Lung Inflammation and Toxicological Assessment in A/J Mice in Response to Chronic Exposure to Mainstream Aerosol from Candidate Modified Risk Tobacco Product and Smoke from Conventional Cigarettes

      Wong, E. T.; Luettich, K.; Trivedi, K.; Guedj, E.; Xiang, Y.; Elamin, A.; Veljkovic, E.; Hayes, A. W.; Leroy, P.; Vanscheeuwijck, P.; Peitsch, M.; Hoeng, J.

      Conference date
      Mar 17, 2016
      Conference name
      Society of Toxicology (SOT) 2016

      Chronic exposure to cigarette smoke is the leading cause of lung cancer and chronic obstructive pulmonary disease.
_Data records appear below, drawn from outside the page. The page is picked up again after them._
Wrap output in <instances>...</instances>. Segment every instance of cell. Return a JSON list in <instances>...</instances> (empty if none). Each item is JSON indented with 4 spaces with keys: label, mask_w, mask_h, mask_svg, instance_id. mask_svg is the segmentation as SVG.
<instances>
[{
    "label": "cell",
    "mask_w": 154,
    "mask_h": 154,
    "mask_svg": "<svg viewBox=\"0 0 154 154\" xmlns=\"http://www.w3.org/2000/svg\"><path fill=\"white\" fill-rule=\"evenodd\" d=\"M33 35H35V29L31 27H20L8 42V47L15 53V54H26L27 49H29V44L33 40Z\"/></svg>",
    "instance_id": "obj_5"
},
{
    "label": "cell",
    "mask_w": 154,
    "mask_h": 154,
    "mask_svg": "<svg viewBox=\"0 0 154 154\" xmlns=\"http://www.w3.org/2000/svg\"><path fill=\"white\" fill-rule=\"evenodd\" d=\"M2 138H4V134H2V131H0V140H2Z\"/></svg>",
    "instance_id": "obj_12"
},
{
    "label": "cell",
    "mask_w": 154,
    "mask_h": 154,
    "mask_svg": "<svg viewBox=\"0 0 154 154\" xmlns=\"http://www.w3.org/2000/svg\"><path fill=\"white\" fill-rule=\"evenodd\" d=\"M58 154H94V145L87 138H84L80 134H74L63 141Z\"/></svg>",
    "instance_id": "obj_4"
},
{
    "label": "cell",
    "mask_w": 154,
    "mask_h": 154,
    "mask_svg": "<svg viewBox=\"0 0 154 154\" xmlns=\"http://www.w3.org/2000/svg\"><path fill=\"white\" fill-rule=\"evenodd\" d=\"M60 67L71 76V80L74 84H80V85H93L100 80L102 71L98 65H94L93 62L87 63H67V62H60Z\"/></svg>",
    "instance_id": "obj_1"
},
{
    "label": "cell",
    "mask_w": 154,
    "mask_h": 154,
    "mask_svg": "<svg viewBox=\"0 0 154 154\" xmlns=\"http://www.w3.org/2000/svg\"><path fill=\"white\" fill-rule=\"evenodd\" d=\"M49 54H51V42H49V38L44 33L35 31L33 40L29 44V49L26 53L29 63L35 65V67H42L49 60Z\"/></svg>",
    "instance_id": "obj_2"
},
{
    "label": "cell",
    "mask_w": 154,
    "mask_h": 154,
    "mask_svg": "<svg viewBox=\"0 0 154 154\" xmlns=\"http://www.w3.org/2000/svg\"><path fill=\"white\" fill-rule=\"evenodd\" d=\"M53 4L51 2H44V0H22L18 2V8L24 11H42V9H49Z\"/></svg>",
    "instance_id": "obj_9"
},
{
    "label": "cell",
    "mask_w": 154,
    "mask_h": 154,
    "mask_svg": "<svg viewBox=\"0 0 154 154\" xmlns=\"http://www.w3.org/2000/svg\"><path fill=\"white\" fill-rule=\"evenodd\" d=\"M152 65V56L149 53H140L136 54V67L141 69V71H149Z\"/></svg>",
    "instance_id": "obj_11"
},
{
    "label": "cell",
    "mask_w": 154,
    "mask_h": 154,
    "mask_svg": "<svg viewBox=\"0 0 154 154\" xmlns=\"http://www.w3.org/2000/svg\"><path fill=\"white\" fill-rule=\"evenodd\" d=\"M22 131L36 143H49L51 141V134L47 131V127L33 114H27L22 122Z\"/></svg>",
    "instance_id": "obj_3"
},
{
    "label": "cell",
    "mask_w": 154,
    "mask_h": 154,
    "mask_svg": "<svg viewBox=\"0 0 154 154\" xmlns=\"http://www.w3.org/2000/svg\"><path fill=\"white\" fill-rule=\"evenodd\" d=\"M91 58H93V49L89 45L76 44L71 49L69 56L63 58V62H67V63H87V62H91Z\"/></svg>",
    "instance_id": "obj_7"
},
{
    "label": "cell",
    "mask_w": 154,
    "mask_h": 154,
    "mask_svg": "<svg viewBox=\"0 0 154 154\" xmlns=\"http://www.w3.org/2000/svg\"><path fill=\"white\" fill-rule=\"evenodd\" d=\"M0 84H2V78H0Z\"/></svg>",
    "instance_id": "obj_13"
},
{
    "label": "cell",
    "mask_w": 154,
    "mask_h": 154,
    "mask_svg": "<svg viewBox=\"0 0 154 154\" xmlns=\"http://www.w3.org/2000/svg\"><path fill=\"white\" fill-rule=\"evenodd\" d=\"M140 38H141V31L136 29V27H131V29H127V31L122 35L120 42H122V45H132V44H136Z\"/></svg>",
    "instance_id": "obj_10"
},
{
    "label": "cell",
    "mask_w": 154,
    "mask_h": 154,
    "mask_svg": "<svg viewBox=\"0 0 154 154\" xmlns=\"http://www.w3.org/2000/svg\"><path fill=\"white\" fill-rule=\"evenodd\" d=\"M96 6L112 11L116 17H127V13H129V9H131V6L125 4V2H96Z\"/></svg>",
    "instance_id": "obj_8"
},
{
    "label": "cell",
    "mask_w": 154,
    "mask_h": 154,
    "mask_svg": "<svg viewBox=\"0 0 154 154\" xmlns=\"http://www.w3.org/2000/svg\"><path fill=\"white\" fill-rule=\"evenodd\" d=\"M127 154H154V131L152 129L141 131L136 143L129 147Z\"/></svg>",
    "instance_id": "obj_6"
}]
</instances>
The A/J mouse model is used to evaluate lung inflammation, lung cancer development, toxicological impact and the underlying molecular changes upon life-time exposure to cigarette smoke (CS) from a reference cigarette 3R4F or to aerosol from the Tobacco Heating System (THS) 2.2, a candidate modified risk tobacco product (cMRTP). A/J mice were exposed for 6 hours per day for 5 days per week with planned total exposure duration of 18 months. Quantification of pulmonary inflammation, lung function tests, histopathological evaluation, toxicological assessment as well as transcriptome and proteome analysis of respiratory tract organs were performed at interim dissections. Exposure to CS induced changes in red blood cell profiles that are consistent with high carbon monoxide in CS smoke but were not observed following THS2.2 aerosol exposure. Exposure to CS also resulted in pulmonary inflammation, altered lung function and molecular changes that are suggestive of emphysema but only minimal effects were observed following THS2.2 aerosol exposure. Significant changes in the airway transcriptome and proteome were observed following CS exposure, but only few genes and proteins were altered following THS2.2 aerosol exposure. Biological network analysis identified perturbed molecular processes that are consistent with CS exposure, but only minor perturbations of cell stress responses were noted following THS2.2 aerosol exposure. In summary, lung inflammation and the associated loss of pulmonary function and molecular perturbations were significantly reduced in mice exposed to aerosol from THS2.2 as compared to CS exposure.